Students say their lower backs warm and their legs shake, but they aren't panting. Teachers say the effects will be felt less from what goes on during class and more from how students apply the principles the rest of the day.

Gail Wells, 77, takes Cooper's class at the Racquet Club. "One thing it does is it reminds you to push your bum back," she says.

Every fall oaks pepper her lawn with acorns, and if she doesn't collect them, a mini forest takes root. Before Foundation, she wasn't able to clear the whole yard at once, because that hurt. But this time "I did the whole patch," she says.

ELITE AND LESS SO

Goodman began developing Foundation while struggling with his own degenerated discs in his mid-20s -- while he was in chiropractic school (his TedX video is at bit.ly/24kB87p).

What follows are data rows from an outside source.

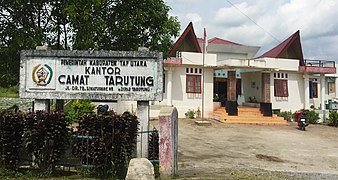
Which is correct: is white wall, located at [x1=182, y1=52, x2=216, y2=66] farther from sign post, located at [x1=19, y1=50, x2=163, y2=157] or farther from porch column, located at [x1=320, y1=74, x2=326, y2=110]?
sign post, located at [x1=19, y1=50, x2=163, y2=157]

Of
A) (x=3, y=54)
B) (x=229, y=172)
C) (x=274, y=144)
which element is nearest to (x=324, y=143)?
(x=274, y=144)

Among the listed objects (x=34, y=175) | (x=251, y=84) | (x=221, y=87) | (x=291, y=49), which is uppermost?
(x=291, y=49)

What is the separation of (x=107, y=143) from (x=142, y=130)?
1.11 meters

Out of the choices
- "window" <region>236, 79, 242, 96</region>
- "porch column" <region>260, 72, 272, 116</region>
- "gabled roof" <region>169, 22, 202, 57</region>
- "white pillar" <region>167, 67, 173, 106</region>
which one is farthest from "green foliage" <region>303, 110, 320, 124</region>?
"white pillar" <region>167, 67, 173, 106</region>

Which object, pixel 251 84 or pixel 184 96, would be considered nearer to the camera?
pixel 184 96

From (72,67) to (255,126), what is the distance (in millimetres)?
13316

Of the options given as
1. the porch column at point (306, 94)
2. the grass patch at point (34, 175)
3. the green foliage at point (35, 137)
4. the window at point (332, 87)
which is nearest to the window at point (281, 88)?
the porch column at point (306, 94)

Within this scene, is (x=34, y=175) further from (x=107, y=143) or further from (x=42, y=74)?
(x=42, y=74)

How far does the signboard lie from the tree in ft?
2.60

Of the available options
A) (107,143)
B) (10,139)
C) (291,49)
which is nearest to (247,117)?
(291,49)

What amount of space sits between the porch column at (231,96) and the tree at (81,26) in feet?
37.1

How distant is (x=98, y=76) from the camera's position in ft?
23.0

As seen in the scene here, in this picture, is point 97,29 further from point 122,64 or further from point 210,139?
point 210,139

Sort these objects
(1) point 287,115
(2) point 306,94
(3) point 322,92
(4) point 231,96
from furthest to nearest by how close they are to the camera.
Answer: (3) point 322,92 < (2) point 306,94 < (1) point 287,115 < (4) point 231,96
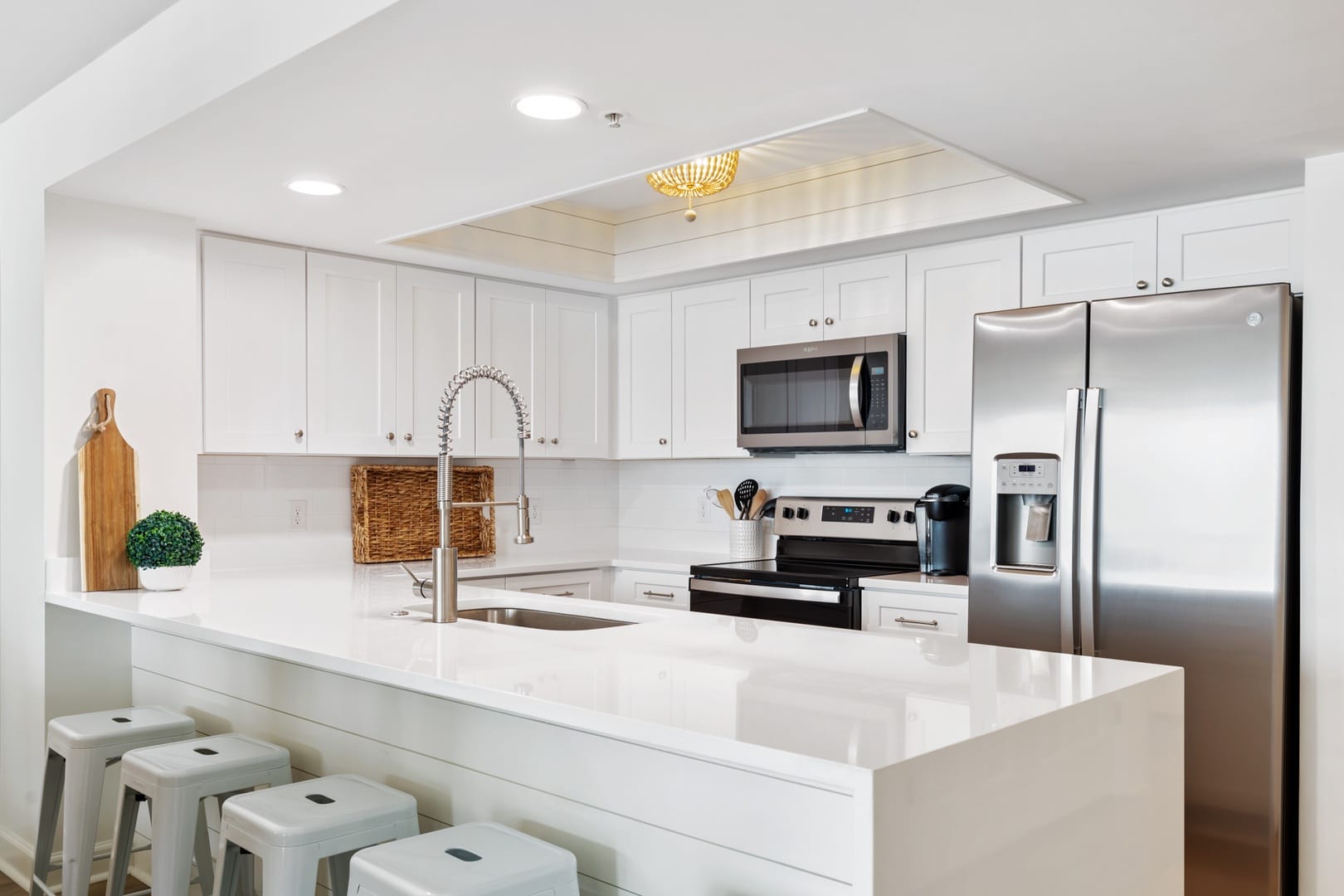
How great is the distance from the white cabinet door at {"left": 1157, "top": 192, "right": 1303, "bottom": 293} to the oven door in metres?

After he chose to think of his pain as a symptom, he began to understand why he was moving incorrectly.

He refined his ideas with strength and conditioning specialist Peter Park of Santa Barbara, Calif., who trains elite athletes. Lance Armstrong wrote the foreword to their book, Foundation: Redefine Your Core, Conquer Back Pain, and Move With Confidence (Rodale Books, 2011). And today Goodman's website carries testimonials from surfers Kelly Slater, Dane Reynolds and Lakey Peterson; actors Matthew McConaughey, Rob Lowe and Jeff Bridges; basketball player Derek Fisher; pro cyclist Lucas Euser; Terry Schroeder, head coach of the USA Olympic water polo team ...

Goodman's story -- personal trainer at age 18, candidate for spine surgery at 25 -- resonates with Riley, another lifelong athlete who has suffered crippling bouts of back pain since age 17, when his first spasms struck after a swim practice involving the butterfly stroke. His diagnosis is spondylolisthesis, insufficient space between his fourth and fifth lumbar vertebrae, and also scoliosis: "My spine is not straight," he says.

"I would say 10 years ago I was probably spending eight or nine days a year where I couldn't stand up because my back would be in spasm," Riley says.

He walked, saw a chiropractor, did yoga, "and I would say everything has helped." Then his sister, Katherine Shoulders (former co-owner of Fayetteville Athletic Club who lives in Boulder, Colo.), told him about Foundation, and "I got the book and I got the DVD, and I started doing the exercises on my own.

"I would just do three every day," he says. "Within two weeks, my back pain issues lessened. I haven't had a back episode since I started doing it, which was three years ago."

He knows that men looking in on his class assume it's not manly. "Most guys also will tell you they have some back issues, too. ...

"This is subtle, although if you do it, you really do it -- oh man. That's why the class is so short. It doesn't take much time to make a big difference."